PROBLEM STATEMENT: Write out the entries once more, exactly as they appear.

Plain-text document sources:
# # # # # # #

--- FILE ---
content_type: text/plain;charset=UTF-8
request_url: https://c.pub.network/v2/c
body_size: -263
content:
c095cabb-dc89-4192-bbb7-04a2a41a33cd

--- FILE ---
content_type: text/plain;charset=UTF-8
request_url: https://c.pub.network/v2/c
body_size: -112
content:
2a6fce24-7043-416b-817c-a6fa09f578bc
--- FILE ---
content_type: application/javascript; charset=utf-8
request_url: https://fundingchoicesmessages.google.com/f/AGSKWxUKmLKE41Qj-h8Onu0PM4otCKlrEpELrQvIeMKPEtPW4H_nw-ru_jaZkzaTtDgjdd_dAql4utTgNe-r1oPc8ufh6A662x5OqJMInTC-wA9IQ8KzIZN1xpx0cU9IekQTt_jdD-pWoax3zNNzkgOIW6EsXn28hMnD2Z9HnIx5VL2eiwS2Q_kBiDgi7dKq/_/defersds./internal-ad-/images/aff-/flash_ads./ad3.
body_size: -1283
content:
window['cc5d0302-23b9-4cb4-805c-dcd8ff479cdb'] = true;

# # # # # # #

WRITTEN RESPONSE:
--- FILE ---
content_type: text/plain;charset=UTF-8
request_url: https://c.pub.network/v2/c
body_size: -263
content:
c095cabb-dc89-4192-bbb7-04a2a41a33cd

--- FILE ---
content_type: text/plain;charset=UTF-8
request_url: https://c.pub.network/v2/c
body_size: -112
content:
2a6fce24-7043-416b-817c-a6fa09f578bc
--- FILE ---
content_type: application/javascript; charset=utf-8
request_url: https://fundingchoicesmessages.google.com/f/AGSKWxUKmLKE41Qj-h8Onu0PM4otCKlrEpELrQvIeMKPEtPW4H_nw-ru_jaZkzaTtDgjdd_dAql4utTgNe-r1oPc8ufh6A662x5OqJMInTC-wA9IQ8KzIZN1xpx0cU9IekQTt_jdD-pWoax3zNNzkgOIW6EsXn28hMnD2Z9HnIx5VL2eiwS2Q_kBiDgi7dKq/_/defersds./internal-ad-/images/aff-/flash_ads./ad3.
body_size: -1283
content:
window['cc5d0302-23b9-4cb4-805c-dcd8ff479cdb'] = true;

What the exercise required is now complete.